LISTA DE TAREFAS:
(1) Altere o trecho do texto sobre Janja que vai de "A queda drástica" até "configura como machismo?", substituindo "primeira-dama" por "esposa do presidente".
(2) De acordo com o texto sobre Janja, que porcentagem dos eleitores a avaliava positivamente em dezembro de 2024, segundo a pesquisa da Quaest?

TEXTO APRESENTADO:
========================================

Imagens áreas da Avenida Paulista, em São Paulo, na noite do dia 30 de outubro de 2022, captavam uma mulher alegre e saltitante em cima de um trio elétrico rodeado de uma multidão. Sua persona já era conhecida e sua animação genuína eram um retrato do sentimento compartilhado pelos brasileiros que a cercavam. Ao seu lado, um marido cuidadoso a alertava sobre a agitação e pedia cuidado, temendo uma queda.
A mulher animada, de roupa vermelha, cabelos castanhos soltos e um carisma quase tangível, era Rosângela Lula da Silva, a Janja, o nome daquele momento. Ao seu lado, o marido e recém-eleito — pela terceira vez — presidente do Brasil, Luiz Inácio Lula da Silva (PT). Eles estavam ali para comemorar, junto aos eleitores, o resultado do segundo turno acirrado entre Lula e Bolsonaro.
Na ocasião, Lula discursou sobre a vitória para os apoiadores que lotavam a via. Naquela comemoração, Janja não falou ao microfone; permaneceu apenas ao lado do marido, parada e sorridente.
Aquela imagem da primeira-dama era o que, a partir daquele dia, apoiadores, membros do governo, opositores e observadores esperavam para o futuro. Uma típica primeira-dama: importante, mas nem tanto; famosa, mas nem tanto; protagonista, mas nem tanto.
Os episódios subsequentes quebraram as expectativas que as alas mais conservadoras da política e da opinião pública haviam colocado sobre Janja. Como prometido, ela chegou para ser uma primeira-dama diferente das anteriores e logo seu nome se tornou um dos mais comentados na política nacional.
O comportamento ousado a colocou no centro de episódios polêmicos que efervesceram a opinião pública. E os ataques escalaram. Em dois anos de mandato de Lula, a popularidade de Janja caiu quase pela metade, segundo pesquisa realizada pela Quaest. Conforme os dados levantados, em fevereiro de 2023, 41% dos eleitores a avaliavam positivamente. Esse número caiu para 22% em dezembro de 2024.
A queda drástica na popularidade acendeu um alerta para apoiadores e oposição. É realmente possível que as ações da primeira-dama atrapalhem os planos de poder do marido? As críticas direcionadas a ela estão dentro do limite respeitável, naturais da exposição, ou o que Janja sofre diariamente se configura como machismo?
O POVO+ convidou jornalistas e pesquisadoras da atuação feminina na política para analisar a natureza e a intensidade das críticas direcionados a Janja e concluíram: os desacertos da primeira-dama servem de condutores para o machismo.
Marina Solon, jornalista e doutoranda em comunicação pesquisando violência contra mulheres, explica que as críticas direcionadas a Janja passam a se configurar como machismo quando vão pela via do gênero.
“Tentam desqualificar a presença dela no espaço de poder justamente por ela ser mulher. Então ela é tida como inconveniente, inábil; qualquer erro dela é tratado como algo que não ocorreria com um homem, como se fosse algo intrínseco ao seu gênero”.
A pesquisadora lembra de episódios em que a primeira-dama chegou a ser rotulada por sua aparência e virou alvo de zombaria.

========================================

ITENS APRESENTADOS:

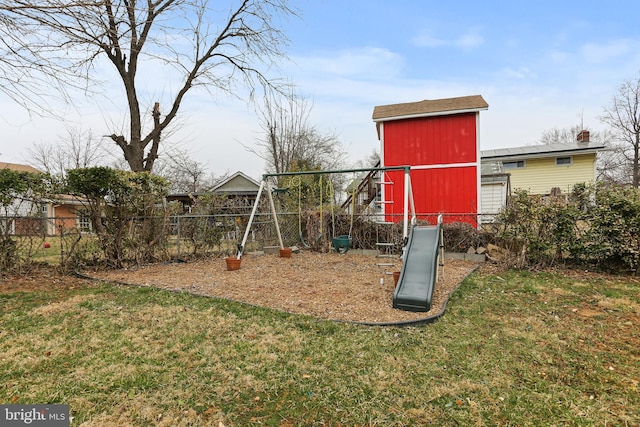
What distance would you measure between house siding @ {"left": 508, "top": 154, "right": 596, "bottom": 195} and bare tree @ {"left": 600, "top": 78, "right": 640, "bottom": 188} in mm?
8489

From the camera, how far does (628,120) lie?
22688 millimetres

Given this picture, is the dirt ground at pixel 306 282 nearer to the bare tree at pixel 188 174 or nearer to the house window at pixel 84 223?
the house window at pixel 84 223

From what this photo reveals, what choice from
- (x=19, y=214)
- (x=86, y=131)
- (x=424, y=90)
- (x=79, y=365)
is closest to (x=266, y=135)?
(x=424, y=90)

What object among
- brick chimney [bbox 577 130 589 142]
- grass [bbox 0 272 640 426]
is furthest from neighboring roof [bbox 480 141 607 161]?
grass [bbox 0 272 640 426]

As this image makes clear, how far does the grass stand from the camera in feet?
7.09

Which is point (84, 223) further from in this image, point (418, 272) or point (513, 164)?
point (513, 164)

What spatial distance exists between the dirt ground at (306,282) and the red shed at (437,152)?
9.71 ft

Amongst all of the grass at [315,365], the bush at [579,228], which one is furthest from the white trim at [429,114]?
the grass at [315,365]

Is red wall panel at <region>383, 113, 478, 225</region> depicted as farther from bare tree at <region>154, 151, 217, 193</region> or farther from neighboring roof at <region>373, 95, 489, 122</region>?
bare tree at <region>154, 151, 217, 193</region>

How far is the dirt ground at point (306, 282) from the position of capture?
4227 millimetres

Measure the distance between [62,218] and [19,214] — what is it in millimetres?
653

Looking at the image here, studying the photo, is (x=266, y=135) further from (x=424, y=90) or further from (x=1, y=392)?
(x=1, y=392)

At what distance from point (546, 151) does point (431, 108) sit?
38.1 ft

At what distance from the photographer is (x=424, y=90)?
1550 centimetres
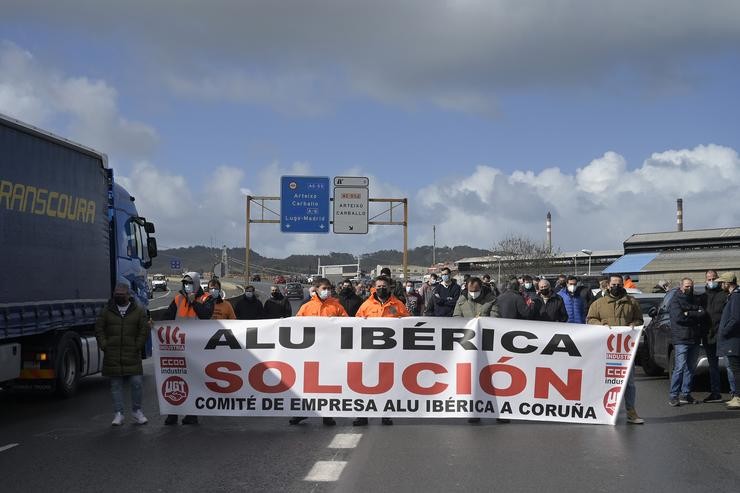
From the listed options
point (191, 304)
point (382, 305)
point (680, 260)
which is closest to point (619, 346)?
point (382, 305)

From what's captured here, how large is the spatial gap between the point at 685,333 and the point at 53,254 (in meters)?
8.95

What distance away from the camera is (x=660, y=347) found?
15297 millimetres

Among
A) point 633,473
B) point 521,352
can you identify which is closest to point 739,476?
point 633,473

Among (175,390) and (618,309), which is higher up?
(618,309)

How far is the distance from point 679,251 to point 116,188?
53514 mm

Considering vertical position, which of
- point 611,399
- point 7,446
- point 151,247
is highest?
point 151,247

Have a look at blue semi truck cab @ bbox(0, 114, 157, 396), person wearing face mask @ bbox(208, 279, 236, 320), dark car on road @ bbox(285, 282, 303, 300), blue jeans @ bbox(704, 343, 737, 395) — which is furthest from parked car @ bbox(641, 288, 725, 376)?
dark car on road @ bbox(285, 282, 303, 300)

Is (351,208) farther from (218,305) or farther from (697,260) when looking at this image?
(697,260)

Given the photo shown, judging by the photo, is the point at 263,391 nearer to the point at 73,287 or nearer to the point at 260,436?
the point at 260,436

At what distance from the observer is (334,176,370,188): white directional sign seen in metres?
36.3

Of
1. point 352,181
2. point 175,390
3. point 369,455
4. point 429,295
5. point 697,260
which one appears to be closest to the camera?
point 369,455

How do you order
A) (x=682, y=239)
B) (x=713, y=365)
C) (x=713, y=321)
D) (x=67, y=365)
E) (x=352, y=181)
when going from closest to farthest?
(x=713, y=321) → (x=713, y=365) → (x=67, y=365) → (x=352, y=181) → (x=682, y=239)

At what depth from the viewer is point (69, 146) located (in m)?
13.5

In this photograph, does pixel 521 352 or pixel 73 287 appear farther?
pixel 73 287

========================================

SOLUÇÕES POR TAREFA:
(1)
A queda drástica na popularidade acendeu um alerta para apoiadores e oposição. É realmente possível que as ações da esposa do presidente atrapalhem os planos de poder do marido? As críticas direcionadas a ela estão dentro do limite respeitável, naturais da exposição, ou o que Janja sofre diariamente se configura como machismo?

(2) Em dezembro de 2024, 22% dos eleitores avaliavam Janja positivamente.